### EXERCISE AIM
Print all of the data exactly.

--- RECORDS SUPPLIED Enclosed Below ---

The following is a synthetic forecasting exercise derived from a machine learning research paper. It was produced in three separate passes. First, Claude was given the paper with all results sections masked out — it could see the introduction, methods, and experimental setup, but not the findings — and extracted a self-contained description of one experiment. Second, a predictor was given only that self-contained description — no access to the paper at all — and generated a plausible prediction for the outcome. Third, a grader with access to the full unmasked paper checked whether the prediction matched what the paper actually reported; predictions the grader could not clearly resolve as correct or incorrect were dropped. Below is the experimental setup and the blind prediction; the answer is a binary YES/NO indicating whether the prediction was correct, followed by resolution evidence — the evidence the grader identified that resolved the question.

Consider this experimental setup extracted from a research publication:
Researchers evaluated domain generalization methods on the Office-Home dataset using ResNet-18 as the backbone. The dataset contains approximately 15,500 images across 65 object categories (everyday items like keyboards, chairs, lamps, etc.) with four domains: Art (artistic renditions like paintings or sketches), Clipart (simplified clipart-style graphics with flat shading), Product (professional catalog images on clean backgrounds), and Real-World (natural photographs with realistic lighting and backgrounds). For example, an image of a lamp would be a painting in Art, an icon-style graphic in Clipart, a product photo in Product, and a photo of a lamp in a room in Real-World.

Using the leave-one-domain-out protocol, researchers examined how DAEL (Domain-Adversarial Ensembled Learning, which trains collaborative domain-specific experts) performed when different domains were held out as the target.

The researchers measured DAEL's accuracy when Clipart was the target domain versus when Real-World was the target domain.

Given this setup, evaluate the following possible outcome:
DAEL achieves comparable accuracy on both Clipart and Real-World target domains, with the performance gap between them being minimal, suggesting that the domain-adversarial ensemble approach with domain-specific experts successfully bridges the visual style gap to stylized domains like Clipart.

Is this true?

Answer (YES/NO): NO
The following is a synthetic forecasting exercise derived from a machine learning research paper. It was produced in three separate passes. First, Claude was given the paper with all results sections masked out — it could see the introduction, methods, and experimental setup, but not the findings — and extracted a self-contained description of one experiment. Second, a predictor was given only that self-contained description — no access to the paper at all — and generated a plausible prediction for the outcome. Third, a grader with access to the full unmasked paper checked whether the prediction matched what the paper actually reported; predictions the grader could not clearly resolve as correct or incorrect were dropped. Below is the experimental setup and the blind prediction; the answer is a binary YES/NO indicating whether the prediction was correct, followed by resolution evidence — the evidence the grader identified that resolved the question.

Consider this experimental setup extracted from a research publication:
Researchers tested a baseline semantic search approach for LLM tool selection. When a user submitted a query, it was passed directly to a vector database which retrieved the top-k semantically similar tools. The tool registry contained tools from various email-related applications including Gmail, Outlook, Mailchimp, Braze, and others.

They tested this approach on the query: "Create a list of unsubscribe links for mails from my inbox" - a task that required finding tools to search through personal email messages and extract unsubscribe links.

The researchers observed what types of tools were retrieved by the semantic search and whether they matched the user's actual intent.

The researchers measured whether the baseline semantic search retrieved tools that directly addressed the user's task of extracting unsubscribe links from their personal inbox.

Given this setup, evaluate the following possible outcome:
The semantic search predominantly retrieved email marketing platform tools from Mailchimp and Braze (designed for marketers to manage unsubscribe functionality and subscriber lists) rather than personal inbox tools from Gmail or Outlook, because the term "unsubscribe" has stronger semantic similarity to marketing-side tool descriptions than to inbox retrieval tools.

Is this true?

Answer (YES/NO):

--- End of Enclosed RECORDS SUPPLIED ---

### RESULT OF THIS TASK
The following is a synthetic forecasting exercise derived from a machine learning research paper. It was produced in three separate passes. First, Claude was given the paper with all results sections masked out — it could see the introduction, methods, and experimental setup, but not the findings — and extracted a self-contained description of one experiment. Second, a predictor was given only that self-contained description — no access to the paper at all — and generated a plausible prediction for the outcome. Third, a grader with access to the full unmasked paper checked whether the prediction matched what the paper actually reported; predictions the grader could not clearly resolve as correct or incorrect were dropped. Below is the experimental setup and the blind prediction; the answer is a binary YES/NO indicating whether the prediction was correct, followed by resolution evidence — the evidence the grader identified that resolved the question.

Consider this experimental setup extracted from a research publication:
Researchers evaluated domain generalization methods on the Office-Home dataset using ResNet-18 as the backbone. The dataset contains approximately 15,500 images across 65 object categories (everyday items like keyboards, chairs, lamps, etc.) with four domains: Art (artistic renditions like paintings or sketches), Clipart (simplified clipart-style graphics with flat shading), Product (professional catalog images on clean backgrounds), and Real-World (natural photographs with realistic lighting and backgrounds). For example, an image of a lamp would be a painting in Art, an icon-style graphic in Clipart, a product photo in Product, and a photo of a lamp in a room in Real-World.

Using the leave-one-domain-out protocol, researchers examined how DAEL (Domain-Adversarial Ensembled Learning, which trains collaborative domain-specific experts) performed when different domains were held out as the target.

The researchers measured DAEL's accuracy when Clipart was the target domain versus when Real-World was the target domain.

Given this setup, evaluate the following possible outcome:
DAEL achieves comparable accuracy on both Clipart and Real-World target domains, with the performance gap between them being minimal, suggesting that the domain-adversarial ensemble approach with domain-specific experts successfully bridges the visual style gap to stylized domains like Clipart.

Is this true?

Answer (YES/NO): NO
The following is a synthetic forecasting exercise derived from a machine learning research paper. It was produced in three separate passes. First, Claude was given the paper with all results sections masked out — it could see the introduction, methods, and experimental setup, but not the findings — and extracted a self-contained description of one experiment. Second, a predictor was given only that self-contained description — no access to the paper at all — and generated a plausible prediction for the outcome. Third, a grader with access to the full unmasked paper checked whether the prediction matched what the paper actually reported; predictions the grader could not clearly resolve as correct or incorrect were dropped. Below is the experimental setup and the blind prediction; the answer is a binary YES/NO indicating whether the prediction was correct, followed by resolution evidence — the evidence the grader identified that resolved the question.

Consider this experimental setup extracted from a research publication:
Researchers tested a baseline semantic search approach for LLM tool selection. When a user submitted a query, it was passed directly to a vector database which retrieved the top-k semantically similar tools. The tool registry contained tools from various email-related applications including Gmail, Outlook, Mailchimp, Braze, and others.

They tested this approach on the query: "Create a list of unsubscribe links for mails from my inbox" - a task that required finding tools to search through personal email messages and extract unsubscribe links.

The researchers observed what types of tools were retrieved by the semantic search and whether they matched the user's actual intent.

The researchers measured whether the baseline semantic search retrieved tools that directly addressed the user's task of extracting unsubscribe links from their personal inbox.

Given this setup, evaluate the following possible outcome:
The semantic search predominantly retrieved email marketing platform tools from Mailchimp and Braze (designed for marketers to manage unsubscribe functionality and subscriber lists) rather than personal inbox tools from Gmail or Outlook, because the term "unsubscribe" has stronger semantic similarity to marketing-side tool descriptions than to inbox retrieval tools.

Is this true?

Answer (YES/NO):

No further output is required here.